Anders als Prof. Arnold, lehrte sein Nachfolger Dr. Andreas Brämer nicht zuvor an der Uni Heidelberg, wohl aber arbeitete er an der Hochschule, wo er sozusagen den American Dream träumte: vom Tellerwäscher in der Mensa zum Millionär / Rektor der Hochschule für Jüdische Studien Heidelberg. Dazwischen und wohl auch ausschlaggebend, war er als letztes als stellvertretender Direktor des Instituts für die Geschichte der deutschen Juden (IGdJ) in Hamburg tätig. Von einem Semitisten geht die Position über an einen Judaisten und Historiker.
In ihren Grußworten betonte Stefanie Jansen, Heidelbergs Bürgermeisterin für Soziales, Bildung, Familie und Chancengleichheit, die den Oberbürgermeister vertrat, die starken Bindungen zwischen der Stadt und der Hochschule. Sie sei nicht nur Lern- und Forschungsort zu Jahrtausenden zurückreichenden jüdischen Traditionen und Kulturen oder zu jüdischem Leben der Gegenwart. Sie sende auch wichtige Impulse in die Heidelberger Stadtgesellschaft.
Neben dem musikalischen Auftakt durch Noga Sivan (Geige), Preisträgerin des Karl-Adler-Jugendmusikwettbewerbs und Prof. Dr. Noam Sivan (Piano), Professor für Klavierimprovisation an der Staatlichen Hochschule für Musik und Darstellende Kunst in Stuttgart, waren es Prof. Steve Fassberg von der Hebrew University in Jerusalem und Prof. Arnold selbst, die das Publikum unterhielten. Fassberg, dessen Schwiegervater Abraham Wasserstein, in den 80er Jahren Interimsrektor der Hochschule war, erläuterte in seiner Festrede die Schriftrollenfunde in Qumran:
„Die Erforschung der Schriftrollen vom Toten Meer revolutionierte mehrere Bereiche im Zusammenhang mit der Zeit des Zweiten Tempels: die Archäologie, die hebräische Bibel, die intertestamentarische Literatur, das Neue Testament, das frühe Judentum und das frühe Christentum sowie deren Geschichte, Theologie und Liturgie. Sie hat auch das Feld der Sprachstudien verändert: Unser heutiges Verständnis des Hebräischen und Aramäischen der Zeit des Zweiten Tempels unterscheidet sich radikal von dem, was vor 1947 bekannt war.“
Während Prof.

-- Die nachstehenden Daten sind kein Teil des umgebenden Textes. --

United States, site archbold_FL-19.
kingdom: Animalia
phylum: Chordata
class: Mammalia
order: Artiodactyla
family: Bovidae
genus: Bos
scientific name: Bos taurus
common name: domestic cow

Arnold in seinem Vortrag gleich zu Beginn konstatierte, dass es ganz natürlich sei, dass Sprachen und Dialekte kämen und gingen, konnte dem Publikum seine persönliche Betroffenheit ob der Auslöschung der letzten arabischsprechenden jüdischen Gemeinde im türkischen Antakya aufgrund eines Erdbebens nicht entgehen. Jahre zuvor war bereits der arabische Klang der jüdischen Gemeinde aus den Straßen und Gassen Iskenderuns verschwunden. Schnellen Schrittes und mit einem hörbaren Kloß im Hals verschwand auch Professor Arnold von der Bühne.
Verabschiedet und eingeführt wurden die beiden Rektoren von Professor Barbara Traub, Vorsitzende des Kuratoriums, Mitglied im Präsidium des Zentralrats der Juden in Deutschland. Als langjährige Unterstützerin betonte sie das Engagement Arnolds und zugleich die Freude über Brämers Einstieg.
Mit Geschenken an den scheidenden Rektor Arnold von Seiten des Freundeskreises, überreicht durch dessen Vorsitzenden Prof. Dr. Michael Schmitt, und des Professoriums, vertreten durch Vizerektor Prof. Dr. Viktor Golinets, sowie Worten des Dankes an den Zentralrat, die Angehörigen der Hochschule und das anwesende Publikum von Dr. Brämer, machten sich alle auf in den Gewölbekeller: Hier wartete die Mensaleiterin Beate Metwaly bereits mit ihrem Team, um den Abend mit einem wunderbaren koscheren Büfett abzurunden und für alle ausklingen zu lassen.